Заметка из университетской газеты
Страж порядка действовал непредсказуемо: взмахнув телескопической дубинкой, отчего длина спецсредства увеличилась втрое, нанес хлесткие удары по спине и руке Смолы, удерживавшего в объятиях Левейкина (рубцы сохранялись долго). В какой-то мере действия постового можно было понять. Одеждой и лицом Левейкин выглядел представительнее Саши. Понять сходу, кто из них опер, милиционер не смог.
Позже, во время допроса в качестве свидетеля следователь информацию об обоих ударах (по челюсти Левейкина и спине Саши) обошел молчанием. В протоколе мои действия назвались борцовским захватом (а в благодарственном письме милиции – находчивостью). Левейкин на меня не жаловался, согласившись, что таким способом я уберег его от большой беды – возможного применения оружия. Третий участник разбойной группы, Н. Мищенко, в тот вечер остался дома.

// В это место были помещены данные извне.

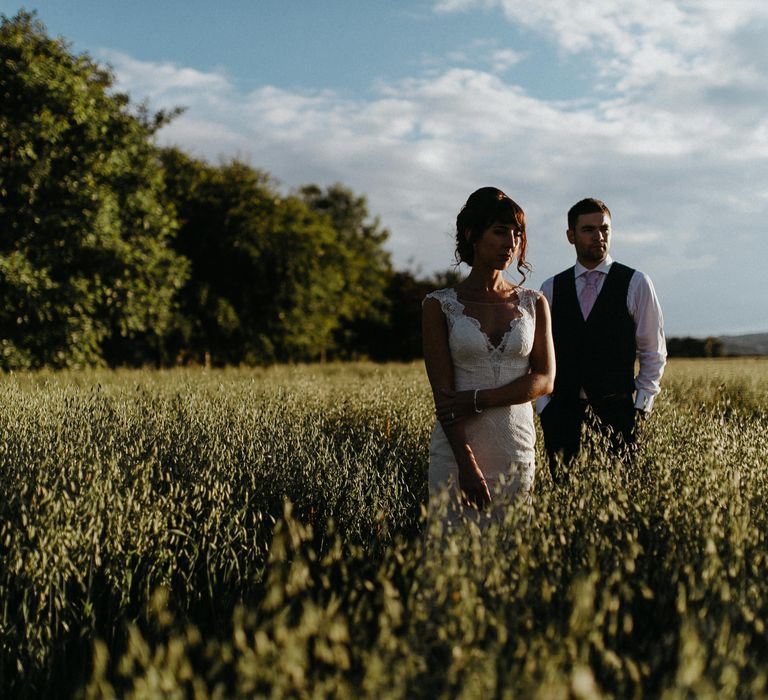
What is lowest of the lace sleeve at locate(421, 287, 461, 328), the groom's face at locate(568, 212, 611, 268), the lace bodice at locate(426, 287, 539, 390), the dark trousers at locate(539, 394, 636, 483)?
the dark trousers at locate(539, 394, 636, 483)

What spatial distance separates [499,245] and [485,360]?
1.65ft

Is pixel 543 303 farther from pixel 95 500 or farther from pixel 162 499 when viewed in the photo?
pixel 95 500

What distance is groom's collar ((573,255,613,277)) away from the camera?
13.9 feet

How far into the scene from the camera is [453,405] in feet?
10.1

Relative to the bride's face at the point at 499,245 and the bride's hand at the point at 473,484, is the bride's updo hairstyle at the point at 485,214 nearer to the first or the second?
the bride's face at the point at 499,245

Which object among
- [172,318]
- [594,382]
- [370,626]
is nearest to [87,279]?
[172,318]

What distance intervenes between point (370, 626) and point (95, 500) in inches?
46.6

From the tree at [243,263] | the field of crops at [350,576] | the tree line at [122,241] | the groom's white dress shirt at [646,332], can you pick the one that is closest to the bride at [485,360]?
the field of crops at [350,576]

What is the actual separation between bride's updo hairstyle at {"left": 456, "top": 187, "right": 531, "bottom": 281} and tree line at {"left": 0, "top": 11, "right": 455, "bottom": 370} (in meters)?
11.4

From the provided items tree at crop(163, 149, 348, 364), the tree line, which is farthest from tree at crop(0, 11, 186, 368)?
tree at crop(163, 149, 348, 364)

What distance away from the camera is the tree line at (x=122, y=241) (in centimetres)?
1322

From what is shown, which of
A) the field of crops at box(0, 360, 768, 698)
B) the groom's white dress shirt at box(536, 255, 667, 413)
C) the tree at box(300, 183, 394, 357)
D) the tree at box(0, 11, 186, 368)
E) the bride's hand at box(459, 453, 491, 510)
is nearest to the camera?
the field of crops at box(0, 360, 768, 698)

Забавный факт. Впервые услышав фамилию Смола, Левейкин констатировал: «Удачный псевдоним себе выбрал, опер».
Сообщения о задержании преступников опубликовали несколько газет. Смолу и меня наградили денежными премиями (по 100 рублей). Из этих денег я купил галстук, а Саша кофточку своей Евдокии. Остальное было потрачено на совместный вечер сотрудников отделения уголовного розыска Кировского РОМ в ресторане. В завершение застолья опер – скандалист Валентин Васильев стал утверждать, что наше везение было несправедливым, и на самом деле задержать преступников предстояло ему. Спор едва не перерос в драку, но Васильева осадили сослуживцы.
В университет пришло благодарственное письмо, после которого секретарь парткома Евгений Николаевич Осколков, преподававший на нашем курсе нелюбимый мною предмет – историю КПСС, неоднократно дарил мне билеты на престижные мероприятия. Эти знаки внимания вызывали чувство неловкости, так же, как и газетные утверждения о том, что мой поступок является результатом воспитательных усилий партии и комсомола.
Впоследствии приязненное отношение Евгения Николаевича испарилась после моего опрометчивого высказывания на семинаре, посвященном хрущевским новеллам в партийном руководстве экономикой. Во время обсуждения решения Пленума ЦК КПСС о разделении партийных организаций на промышленные и сельские я предположил, что следующая специализация разделит обкомы и райкомы на мужские и женские. По выражению лица Е. Н. Осколковая понял, что сморозил нечто, выходящее за допустимые пределы.
Новочеркасские события июня 1962 года
В начале 1962 года соседом А. Смолы по кабинету стал стажер Слава Гальчун. Родился Вячеслав в Кубанской станице, где жил до окончания средней школы. Срочную службу в Армии прошел в должности воздушного стрелка-радиста окрестностях Мурманска. Демобилизовавшись, в 1962 году, поступил на заочное отделение нашего факультета, устроился на службу в милиции. Поначалу был зачислен в штат группы оперативного дивизиона борьбе с карманными ворами капитана Казначеева. Там прошел в «курс молодого бойца», получил начальные знания и практический опыт. Неоднократно пересекался по службе с самодеятельной группой «Мэтра» – С. Ф. Ширяева. Делясь впечатлениями о службе в дивизионе, Слава признался, что мысль о ее сходстве с работой ассенизатора возникла в самом начале в день поимки карманницы – цыганки. Эту Ромалэ-Чавалэ Слава и напарник держали за руки, не позволяя выбросить украденный кошелек. Не имея возможности вырваться, воровка беспрерывно выкрикивала ругательства, перемежая слова плевками в сторону Гальчуна.